● What to work on
For the records below, please print exactly and only the lines from the one with "The cocktail included" down to the one with "Juliet Concert Dress, Sleeveless", both ends included, omitting the pictures.

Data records
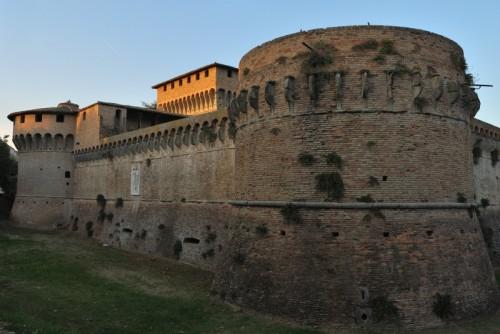 """Forlì - """"Rocca di Ravaldino"""""""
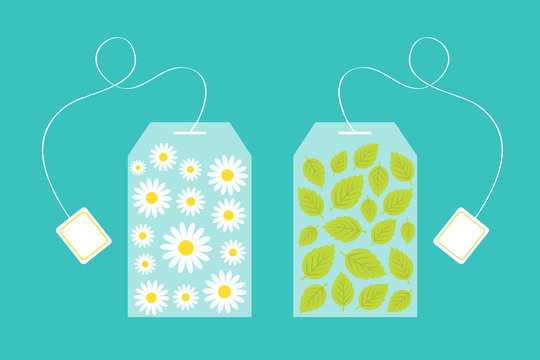 Tea bag herbal chamomile daisy camomile flower mint, spearmint inside. Teabag packaging with label icon set. Top wiew. Flat design. Isolated. Green background.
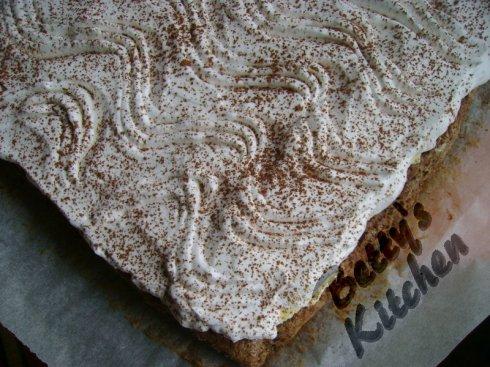 prajitura cuburi de gheata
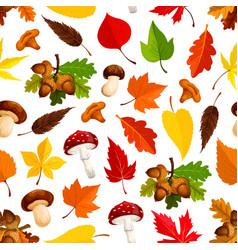 Autumn leaf mushroom seamless pattern background vector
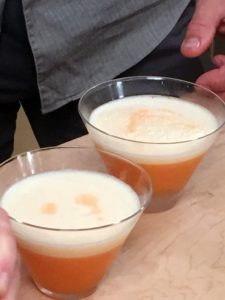 The cocktail included vodka, lemon juice, passion fruit syrup, Aperol, and egg whites. I added a little drizzle of Aperol on top - it is my favorite aperitif. Watch our show for the complete recipe - it's a delicious drink!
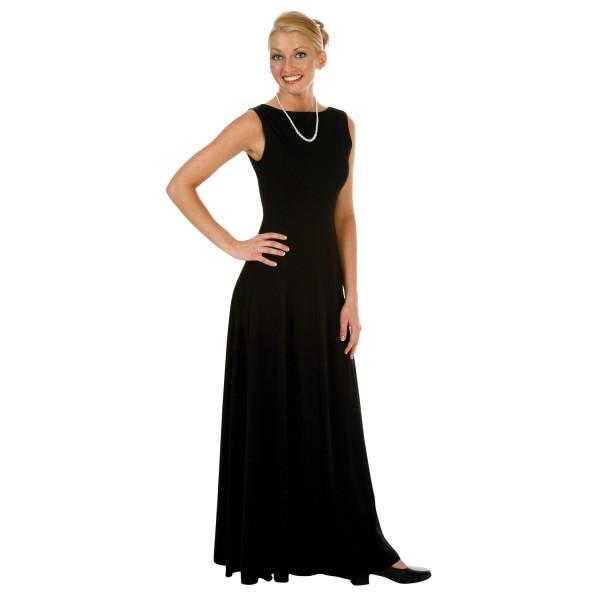 Juliet Concert Dress, Sleeveless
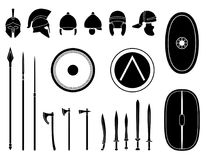 Set of ancient weapon and protective equipment. Stock Image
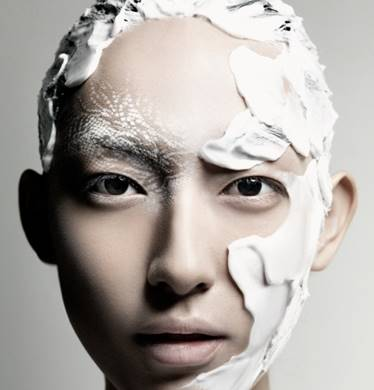 Egg-White-Pore-Line-Mask-Bild-3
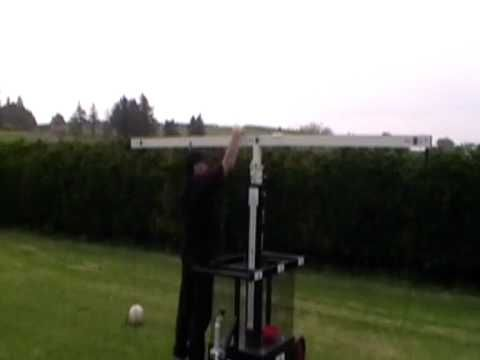 nice  #coaching #equipment #jump #soccergaelicbasketballrugby #training #vertical vertical jump training ( coaching equipment) soccer,gaelic,basketball,rugby http://www.pagesoccer.com/vertical-jump-training-coaching-equipment-soccer-gaelic-basketball-rugby/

● Exercise result
 The cocktail included vodka, lemon juice, passion fruit syrup, Aperol, and egg whites. I added a little drizzle of Aperol on top - it is my favorite aperitif. Watch our show for the complete recipe - it's a delicious drink!
 Juliet Concert Dress, Sleeveless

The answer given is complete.